§ Consigne de travail 1:
Relevez toutes les organisations et institutions nommées dans le texte sur les prescriptions d’antibiotiques, chacune une seule fois.
§ Consigne de travail 2:
Selon le texte sur les prescriptions d’antibiotiques, quelle part des antibiotiques est prescrite dans les cabinets de médecins de famille ?
**** Texte à analyser ****
Mettre fin aux prescriptions d’antibiotiques inutiles
Les malades demandent souvent à leur médecin des antibiotiques inutiles, ce qui favorise l’antibiorésistance. Faire plus confiance aux patient·es pourrait y remédier. Tel est le résultat surprenant d’une étude soutenue par le FNS.
Chaque année, cinq millions de personnes décèdent des suites d’une infection bactérienne, car les agents pathogènes sont résistants aux antibiotiques. D’après l’OMS, ce chiffre aura doublé d’ici 2050. Les nouveaux principes actifs et traitements peuvent freiner cette évolution. Mais l’usage responsable de ces médicaments est au moins tout aussi important.
« Nous souhaitons comprendre dans quelle mesure le comportement humain contribue à aggraver le problème de la résistance », explique Peter J. Schulz, spécialiste en sciences de la communication soutenu par le FNS. « Nous pourrons ainsi rompre avec les mauvais schémas. » Son équipe à l’Università della Svizzera italiana USI a découvert un élément décisif pour y parvenir : la confiance des médecins de famille envers leurs patient·es.
Près de 90 % des antibiotiques sont prescrits au sein de cabinets de médecins de famille. Cependant, une partie de ces prescriptions est inutile, par exemple dans le cas des maladies virales telles que les rhumes, car ces médicaments ne sont efficaces que contre les bactéries. Or les personnes malades demandent souvent qu’on les leur prescrive, même si ce n’est pas indiqué du point de vue médical. Et parfois, on accède à leur demande.
**** Extrait des données ****
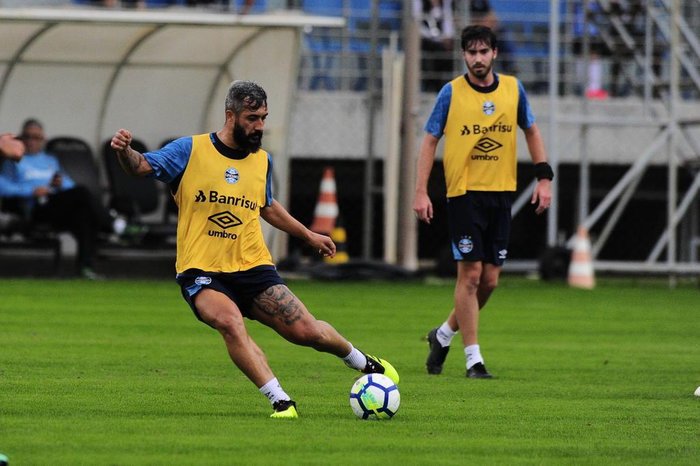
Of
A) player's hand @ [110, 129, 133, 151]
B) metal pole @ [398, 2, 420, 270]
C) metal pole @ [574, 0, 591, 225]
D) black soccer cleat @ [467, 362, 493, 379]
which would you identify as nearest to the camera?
player's hand @ [110, 129, 133, 151]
****
§ Réponse finale 1:
- FNS
- OMS
- Università della Svizzera italiana (USI)

§ Réponse finale 2:
Près de 90 % des antibiotiques y sont prescrits.